* [Passage shown]:
***
Time for the ecoboost challenge to perk ya right up . they even let ya race em around a track for free and lots of freebies to take home . Dang I feel better already ...


----------



## JRB'sOilburningCruze (Feb 25, 2015)

The reviewer sounds like he just repeated some other reviews about the noise of the GM 2.0 diesel as not being as refined as the Volkswagen. At highway speed you can't hear the engine. This is one of quietest cars I've owned. GM went out of their way to make the CTD a very livable daily driver. Do you hear the diesel at a stoplight with with the windows down? Yes. Is that noise bothersome? In my book, no. Is it as quiet as my wife's Nissan at a stop light? No it is not, but my wife's Nissan doesn't get 46MPG on the highway. I've been in a Jetta and Passat TDI, I can tell you my Cruze is on par for noise with both of the Volkswagens. As far as the speaker wire hanging down, I could not find any loose wires or other dangling items in the trunk of my CTD.
***
* [Records]:
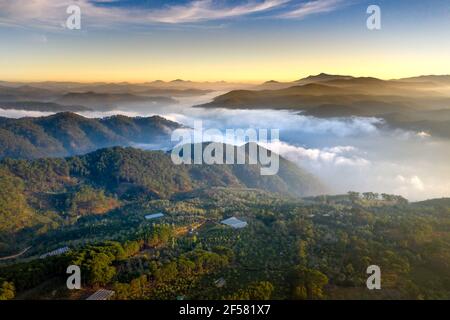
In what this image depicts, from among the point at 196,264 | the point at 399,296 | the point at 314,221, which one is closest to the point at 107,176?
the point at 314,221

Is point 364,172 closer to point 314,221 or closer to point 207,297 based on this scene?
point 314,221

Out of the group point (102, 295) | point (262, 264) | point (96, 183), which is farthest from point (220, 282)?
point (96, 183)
***
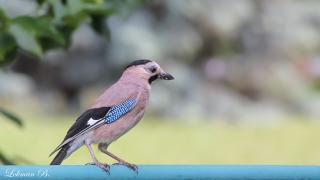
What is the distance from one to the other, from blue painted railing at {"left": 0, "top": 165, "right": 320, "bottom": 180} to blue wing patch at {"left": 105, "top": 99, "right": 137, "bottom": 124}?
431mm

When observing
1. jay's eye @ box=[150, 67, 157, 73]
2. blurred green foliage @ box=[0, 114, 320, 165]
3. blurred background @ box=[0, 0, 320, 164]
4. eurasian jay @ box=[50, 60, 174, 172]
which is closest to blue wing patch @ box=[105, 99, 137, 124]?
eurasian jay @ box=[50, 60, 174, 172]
***
* [Direction A]:
Answer these from the Cruze diesel thread:
(i) What does the first post say people can do for free at the ecoboost challenge?
(ii) What highway mileage does the writer say his wife's Nissan doesn't get?
(iii) Which two Volkswagen models has the writer been in?
* [Direction B]:
Copy the part of the Cruze diesel thread that opens with the words containing "Time for the" and closes with "better already ...".

* [Expected answer A]:
(i) Race them around a track.
(ii) 46 MPG.
(iii) A Jetta and a Passat TDI.

* [Expected answer B]:
Time for the ecoboost challenge to perk ya right up . they even let ya race em around a track for free and lots of freebies to take home . Dang I feel better already ...